* **Short problem A**
Decide whether each statement below agrees with the Rockets–Spurs game preview. For each, answer yes or no and quote the words of the preview that settle it. (i) The game is played at the Toyota Center. (ii) The two teams have already met once this season. (iii) The Spurs are the defending NBA champions.
* **Short problem B**
Continue the Rockets–Spurs game preview, starting right after its final sentence.

>> start Selected text

# Regular Season Game 5: Houston Rockets vs. San Antonio Spurs



## Cornholio (Feb 13, 2005)

​*(3-1)/(3-0)*

When/Where:
*Tuesday, November 6, 7:30 p.m. CST*
*Toyota Center*​












































*Alston / McGrady / Battier / Hayes / Yao*














































*Parker / Finley / Bowen / Duncan / Oberto*


*Preview

While both Tim Duncan and Tracy McGrady have helped their teams to quick starts, McGrady and the Houston Rockets still face a big challenge in front of them to get to the level of Duncan and the defending NBA champion San Antonio Spurs.

The division rivals meet for the first time this season on Tuesday in Houston, as McGrady and the Rockets get a chance to see how their new offense matches up against the veteran Spurs.

>> end Selected text
>> start Data extract

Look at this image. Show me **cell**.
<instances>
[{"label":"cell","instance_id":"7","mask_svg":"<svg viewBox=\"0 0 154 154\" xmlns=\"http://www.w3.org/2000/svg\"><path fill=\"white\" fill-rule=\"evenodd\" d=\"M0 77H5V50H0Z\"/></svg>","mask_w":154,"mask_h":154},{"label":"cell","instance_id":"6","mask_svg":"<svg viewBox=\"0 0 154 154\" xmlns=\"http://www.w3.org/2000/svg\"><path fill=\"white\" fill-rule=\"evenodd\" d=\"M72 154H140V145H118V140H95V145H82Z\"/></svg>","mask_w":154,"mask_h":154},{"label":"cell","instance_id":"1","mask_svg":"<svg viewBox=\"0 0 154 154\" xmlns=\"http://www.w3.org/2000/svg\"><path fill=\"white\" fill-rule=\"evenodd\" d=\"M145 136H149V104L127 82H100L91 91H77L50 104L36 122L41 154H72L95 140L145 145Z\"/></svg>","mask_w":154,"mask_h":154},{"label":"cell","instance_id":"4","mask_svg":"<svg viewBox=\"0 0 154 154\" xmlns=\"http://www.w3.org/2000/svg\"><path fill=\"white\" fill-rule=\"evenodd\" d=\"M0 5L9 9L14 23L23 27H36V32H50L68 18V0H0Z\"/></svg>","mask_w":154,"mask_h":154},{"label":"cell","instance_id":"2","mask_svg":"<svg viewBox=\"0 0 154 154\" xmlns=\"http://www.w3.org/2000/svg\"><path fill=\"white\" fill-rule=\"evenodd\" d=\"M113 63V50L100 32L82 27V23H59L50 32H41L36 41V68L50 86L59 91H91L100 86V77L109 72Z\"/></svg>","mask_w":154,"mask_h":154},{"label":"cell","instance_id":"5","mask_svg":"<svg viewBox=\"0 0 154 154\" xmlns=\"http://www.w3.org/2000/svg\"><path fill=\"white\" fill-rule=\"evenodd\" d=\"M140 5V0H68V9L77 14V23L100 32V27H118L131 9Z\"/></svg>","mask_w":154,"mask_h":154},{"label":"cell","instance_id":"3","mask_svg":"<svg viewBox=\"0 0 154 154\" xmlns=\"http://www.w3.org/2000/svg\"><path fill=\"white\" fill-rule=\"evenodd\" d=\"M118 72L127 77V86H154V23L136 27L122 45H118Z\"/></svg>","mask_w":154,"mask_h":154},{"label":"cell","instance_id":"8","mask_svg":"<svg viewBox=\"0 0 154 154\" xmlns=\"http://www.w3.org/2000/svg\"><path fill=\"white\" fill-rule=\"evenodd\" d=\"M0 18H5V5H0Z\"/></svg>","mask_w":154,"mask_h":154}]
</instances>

>> end Data extract

* **Exercise answer A**
(i) Yes: "Toyota Center"
(ii) No: "The division rivals meet for the first time this season on Tuesday in Houston"
(iii) Yes: "the defending NBA champion San Antonio Spurs"

* **Exercise answer B**
The Spurs (3-0) announced Friday that two-time league MVP Duncan had agreed to a contract extension. It has been widely reported that it is a two-year, $40 million extension, and it will keep Duncan in San Antonio through at least the 2011-12 season.

The 31-year-old Duncan, who was the top overall selection by San Antonio in the 1997 draft, has led the Spurs to four NBA titles, including a sweep of the Cleveland Cavaliers in the Finals last year.

The 28-year-old McGrady is still searching for that kind of success, having never won a postseason series. He's operating under a new coach in Rick Adelman, who vowed to bring a quicker offense to Houston this year in order to compete in a Southwest Division that has been dominated by the Spurs and Dallas Mavericks in recent years.

McGrady, named the Western Conference's player of the week on Monday, is averaging a league-high 33.3 points per game during Houston's 3-1 start. He had 35 points on 12-of-31 shooting in the Rockets' 107-98 loss to the Dallas Mavericks on Monday.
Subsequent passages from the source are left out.